START Data supplied

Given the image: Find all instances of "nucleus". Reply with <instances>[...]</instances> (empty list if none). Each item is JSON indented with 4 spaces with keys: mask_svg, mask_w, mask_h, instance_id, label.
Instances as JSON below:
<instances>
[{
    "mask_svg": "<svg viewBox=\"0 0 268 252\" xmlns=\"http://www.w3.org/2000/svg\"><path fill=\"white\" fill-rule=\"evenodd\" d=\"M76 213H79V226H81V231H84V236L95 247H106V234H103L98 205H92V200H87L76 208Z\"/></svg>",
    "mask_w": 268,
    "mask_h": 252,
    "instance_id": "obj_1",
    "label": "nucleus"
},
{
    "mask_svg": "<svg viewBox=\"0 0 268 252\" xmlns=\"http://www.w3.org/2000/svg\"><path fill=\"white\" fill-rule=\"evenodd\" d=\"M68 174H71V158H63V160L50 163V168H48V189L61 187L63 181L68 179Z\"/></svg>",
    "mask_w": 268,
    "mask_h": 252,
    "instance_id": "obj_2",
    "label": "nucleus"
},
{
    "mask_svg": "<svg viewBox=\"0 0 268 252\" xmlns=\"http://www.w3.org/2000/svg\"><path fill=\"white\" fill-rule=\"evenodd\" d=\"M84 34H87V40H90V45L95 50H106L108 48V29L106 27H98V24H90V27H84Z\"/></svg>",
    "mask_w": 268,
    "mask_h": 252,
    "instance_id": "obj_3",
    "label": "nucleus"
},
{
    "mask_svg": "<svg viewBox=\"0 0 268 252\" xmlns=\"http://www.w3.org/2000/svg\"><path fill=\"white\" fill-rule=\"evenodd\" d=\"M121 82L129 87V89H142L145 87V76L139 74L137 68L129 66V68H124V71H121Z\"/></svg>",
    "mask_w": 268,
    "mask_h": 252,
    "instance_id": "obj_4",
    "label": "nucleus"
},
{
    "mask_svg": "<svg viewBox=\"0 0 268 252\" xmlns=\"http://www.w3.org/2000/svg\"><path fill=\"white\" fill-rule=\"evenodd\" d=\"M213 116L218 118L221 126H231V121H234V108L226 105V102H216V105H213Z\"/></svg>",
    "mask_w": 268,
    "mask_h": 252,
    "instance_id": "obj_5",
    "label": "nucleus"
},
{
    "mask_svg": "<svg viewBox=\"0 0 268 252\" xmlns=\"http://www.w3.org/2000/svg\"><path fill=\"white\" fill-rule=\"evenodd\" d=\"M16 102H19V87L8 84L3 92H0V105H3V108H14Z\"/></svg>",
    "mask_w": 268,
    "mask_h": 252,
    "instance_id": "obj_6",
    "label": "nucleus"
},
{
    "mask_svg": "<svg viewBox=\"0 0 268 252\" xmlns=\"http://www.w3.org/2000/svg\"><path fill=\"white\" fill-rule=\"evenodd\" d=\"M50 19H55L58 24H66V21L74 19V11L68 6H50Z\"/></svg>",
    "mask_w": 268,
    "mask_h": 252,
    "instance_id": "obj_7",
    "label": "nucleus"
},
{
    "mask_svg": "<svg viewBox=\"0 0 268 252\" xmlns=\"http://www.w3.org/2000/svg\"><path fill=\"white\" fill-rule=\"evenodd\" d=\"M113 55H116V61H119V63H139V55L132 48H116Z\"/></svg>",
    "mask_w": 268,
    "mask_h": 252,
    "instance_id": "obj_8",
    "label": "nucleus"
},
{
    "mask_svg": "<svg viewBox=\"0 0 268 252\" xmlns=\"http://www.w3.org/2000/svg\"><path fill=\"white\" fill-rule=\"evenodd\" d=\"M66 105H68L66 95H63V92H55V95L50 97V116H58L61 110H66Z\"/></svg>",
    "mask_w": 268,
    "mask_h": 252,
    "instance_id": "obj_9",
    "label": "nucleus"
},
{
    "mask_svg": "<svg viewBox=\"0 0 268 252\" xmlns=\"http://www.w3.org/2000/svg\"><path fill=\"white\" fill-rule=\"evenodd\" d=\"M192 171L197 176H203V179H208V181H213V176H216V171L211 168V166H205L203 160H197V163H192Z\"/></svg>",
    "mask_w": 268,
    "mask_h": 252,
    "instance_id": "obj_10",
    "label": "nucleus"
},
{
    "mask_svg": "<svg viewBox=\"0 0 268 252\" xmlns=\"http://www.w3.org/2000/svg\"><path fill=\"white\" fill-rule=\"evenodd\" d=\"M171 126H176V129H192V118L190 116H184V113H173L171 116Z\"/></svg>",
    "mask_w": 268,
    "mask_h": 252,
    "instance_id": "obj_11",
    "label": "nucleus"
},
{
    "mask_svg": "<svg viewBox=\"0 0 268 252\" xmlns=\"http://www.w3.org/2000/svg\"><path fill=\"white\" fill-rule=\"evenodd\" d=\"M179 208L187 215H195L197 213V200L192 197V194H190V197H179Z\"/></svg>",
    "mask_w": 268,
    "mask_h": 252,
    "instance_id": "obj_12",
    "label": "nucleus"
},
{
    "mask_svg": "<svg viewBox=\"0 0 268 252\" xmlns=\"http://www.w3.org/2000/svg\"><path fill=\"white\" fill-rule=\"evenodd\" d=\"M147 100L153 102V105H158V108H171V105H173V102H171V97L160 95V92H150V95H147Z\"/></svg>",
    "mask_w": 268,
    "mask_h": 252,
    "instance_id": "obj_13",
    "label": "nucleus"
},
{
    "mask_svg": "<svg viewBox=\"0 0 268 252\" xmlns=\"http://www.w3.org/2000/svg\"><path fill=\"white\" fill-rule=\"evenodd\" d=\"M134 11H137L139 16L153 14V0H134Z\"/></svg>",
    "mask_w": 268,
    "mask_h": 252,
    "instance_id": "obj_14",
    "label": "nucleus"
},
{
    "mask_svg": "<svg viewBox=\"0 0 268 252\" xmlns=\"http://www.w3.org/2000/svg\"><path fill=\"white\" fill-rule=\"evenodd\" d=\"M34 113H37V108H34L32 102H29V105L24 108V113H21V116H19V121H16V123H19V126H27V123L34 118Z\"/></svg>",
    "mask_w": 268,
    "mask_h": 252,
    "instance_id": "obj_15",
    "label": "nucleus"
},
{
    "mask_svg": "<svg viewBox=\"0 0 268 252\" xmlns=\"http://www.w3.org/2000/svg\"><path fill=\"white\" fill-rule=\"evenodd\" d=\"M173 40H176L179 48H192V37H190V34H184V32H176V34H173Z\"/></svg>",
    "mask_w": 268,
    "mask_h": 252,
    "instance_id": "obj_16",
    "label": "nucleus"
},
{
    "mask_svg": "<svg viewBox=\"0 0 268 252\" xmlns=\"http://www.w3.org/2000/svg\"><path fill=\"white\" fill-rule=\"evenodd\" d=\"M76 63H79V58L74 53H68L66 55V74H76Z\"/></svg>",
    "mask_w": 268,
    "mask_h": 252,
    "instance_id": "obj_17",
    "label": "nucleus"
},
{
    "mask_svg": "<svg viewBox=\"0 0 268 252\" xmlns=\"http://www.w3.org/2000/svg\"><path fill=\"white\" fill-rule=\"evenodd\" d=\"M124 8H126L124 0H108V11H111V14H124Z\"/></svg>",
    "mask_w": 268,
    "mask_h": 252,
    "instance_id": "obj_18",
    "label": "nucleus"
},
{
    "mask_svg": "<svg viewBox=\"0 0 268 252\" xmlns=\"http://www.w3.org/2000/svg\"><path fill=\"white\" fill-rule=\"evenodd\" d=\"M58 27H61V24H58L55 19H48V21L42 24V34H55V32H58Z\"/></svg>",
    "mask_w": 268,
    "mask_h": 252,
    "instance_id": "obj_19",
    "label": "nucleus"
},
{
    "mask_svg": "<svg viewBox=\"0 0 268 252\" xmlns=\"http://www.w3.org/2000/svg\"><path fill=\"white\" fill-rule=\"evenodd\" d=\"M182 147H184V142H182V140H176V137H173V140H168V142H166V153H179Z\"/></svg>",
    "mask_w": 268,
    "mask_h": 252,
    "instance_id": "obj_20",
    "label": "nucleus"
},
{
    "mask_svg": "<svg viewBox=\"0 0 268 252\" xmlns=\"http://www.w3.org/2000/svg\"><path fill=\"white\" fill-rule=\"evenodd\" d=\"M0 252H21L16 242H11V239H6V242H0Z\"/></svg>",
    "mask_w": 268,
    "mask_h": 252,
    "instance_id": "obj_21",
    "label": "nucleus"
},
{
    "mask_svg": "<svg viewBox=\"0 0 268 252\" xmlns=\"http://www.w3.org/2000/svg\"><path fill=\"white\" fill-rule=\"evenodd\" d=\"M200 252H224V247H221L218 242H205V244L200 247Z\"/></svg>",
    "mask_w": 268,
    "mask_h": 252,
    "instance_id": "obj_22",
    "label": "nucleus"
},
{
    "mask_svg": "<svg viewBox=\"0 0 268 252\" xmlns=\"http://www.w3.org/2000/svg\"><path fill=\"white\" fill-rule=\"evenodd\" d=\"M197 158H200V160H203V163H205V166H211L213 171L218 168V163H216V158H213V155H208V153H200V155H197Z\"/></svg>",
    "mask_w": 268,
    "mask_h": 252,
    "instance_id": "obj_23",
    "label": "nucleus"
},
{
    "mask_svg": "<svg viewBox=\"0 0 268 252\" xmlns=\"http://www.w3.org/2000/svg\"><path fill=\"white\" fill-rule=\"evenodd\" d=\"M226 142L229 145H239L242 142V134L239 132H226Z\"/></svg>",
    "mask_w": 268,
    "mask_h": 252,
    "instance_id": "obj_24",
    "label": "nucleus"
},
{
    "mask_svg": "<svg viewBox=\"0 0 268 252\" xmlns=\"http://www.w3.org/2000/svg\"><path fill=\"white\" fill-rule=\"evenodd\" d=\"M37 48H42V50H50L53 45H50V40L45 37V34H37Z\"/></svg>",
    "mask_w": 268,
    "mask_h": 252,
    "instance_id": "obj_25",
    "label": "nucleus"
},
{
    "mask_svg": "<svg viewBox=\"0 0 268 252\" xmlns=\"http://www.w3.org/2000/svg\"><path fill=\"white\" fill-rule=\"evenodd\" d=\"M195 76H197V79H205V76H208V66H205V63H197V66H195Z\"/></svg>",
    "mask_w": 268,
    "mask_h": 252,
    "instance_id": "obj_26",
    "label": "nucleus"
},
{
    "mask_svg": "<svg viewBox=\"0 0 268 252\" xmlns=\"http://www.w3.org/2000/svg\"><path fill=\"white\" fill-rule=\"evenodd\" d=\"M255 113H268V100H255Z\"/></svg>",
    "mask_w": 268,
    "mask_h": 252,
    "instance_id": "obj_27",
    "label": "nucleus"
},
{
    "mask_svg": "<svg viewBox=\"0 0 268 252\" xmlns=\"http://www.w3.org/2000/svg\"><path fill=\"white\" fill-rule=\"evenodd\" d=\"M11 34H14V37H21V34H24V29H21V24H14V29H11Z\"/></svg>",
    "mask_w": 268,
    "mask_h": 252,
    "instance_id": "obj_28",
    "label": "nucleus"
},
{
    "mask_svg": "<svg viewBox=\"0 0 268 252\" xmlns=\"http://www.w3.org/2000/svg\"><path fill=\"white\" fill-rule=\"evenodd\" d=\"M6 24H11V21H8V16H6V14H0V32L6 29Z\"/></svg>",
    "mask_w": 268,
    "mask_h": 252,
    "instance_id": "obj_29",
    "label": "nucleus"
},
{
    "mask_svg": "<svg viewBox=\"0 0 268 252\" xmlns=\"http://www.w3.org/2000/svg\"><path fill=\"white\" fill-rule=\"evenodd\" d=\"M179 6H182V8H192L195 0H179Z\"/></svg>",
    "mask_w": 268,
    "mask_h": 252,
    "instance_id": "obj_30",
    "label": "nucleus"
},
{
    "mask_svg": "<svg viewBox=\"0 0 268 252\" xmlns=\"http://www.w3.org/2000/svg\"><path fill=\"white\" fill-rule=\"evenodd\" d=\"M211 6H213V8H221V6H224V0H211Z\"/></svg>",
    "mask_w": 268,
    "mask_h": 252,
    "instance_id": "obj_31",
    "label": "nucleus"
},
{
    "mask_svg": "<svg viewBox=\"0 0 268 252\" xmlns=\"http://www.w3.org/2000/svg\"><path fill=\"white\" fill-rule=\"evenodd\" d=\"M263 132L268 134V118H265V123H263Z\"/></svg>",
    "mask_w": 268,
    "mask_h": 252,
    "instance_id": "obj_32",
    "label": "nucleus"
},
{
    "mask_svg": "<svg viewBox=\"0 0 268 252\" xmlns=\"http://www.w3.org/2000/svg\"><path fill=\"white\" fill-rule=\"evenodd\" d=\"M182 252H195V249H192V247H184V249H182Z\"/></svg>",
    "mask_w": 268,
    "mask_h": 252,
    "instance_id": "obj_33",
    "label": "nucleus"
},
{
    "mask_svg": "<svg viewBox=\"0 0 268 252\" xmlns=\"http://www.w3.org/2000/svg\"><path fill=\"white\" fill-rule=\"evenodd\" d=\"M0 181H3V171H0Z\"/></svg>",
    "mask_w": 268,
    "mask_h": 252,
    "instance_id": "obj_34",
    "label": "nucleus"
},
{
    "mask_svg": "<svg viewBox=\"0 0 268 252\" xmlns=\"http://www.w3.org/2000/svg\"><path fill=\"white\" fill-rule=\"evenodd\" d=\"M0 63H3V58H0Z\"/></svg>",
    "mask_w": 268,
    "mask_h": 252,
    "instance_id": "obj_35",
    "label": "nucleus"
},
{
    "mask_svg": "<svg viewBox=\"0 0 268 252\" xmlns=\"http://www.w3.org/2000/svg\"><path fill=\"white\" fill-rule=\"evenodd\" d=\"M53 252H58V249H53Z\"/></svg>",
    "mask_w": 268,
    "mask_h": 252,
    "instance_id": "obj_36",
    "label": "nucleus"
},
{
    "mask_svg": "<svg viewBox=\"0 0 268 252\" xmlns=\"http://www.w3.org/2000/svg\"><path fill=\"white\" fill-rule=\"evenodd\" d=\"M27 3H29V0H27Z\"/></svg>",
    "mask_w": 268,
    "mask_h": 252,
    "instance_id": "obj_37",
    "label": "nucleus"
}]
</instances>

END Data supplied

Return each line from the data above that contains the string "JSON".

Given the image: Find all instances of "nucleus". Reply with <instances>[...]</instances> (empty list if none). Each item is JSON indented with 4 spaces with keys: mask_svg, mask_w, mask_h, instance_id, label.
Instances as JSON below:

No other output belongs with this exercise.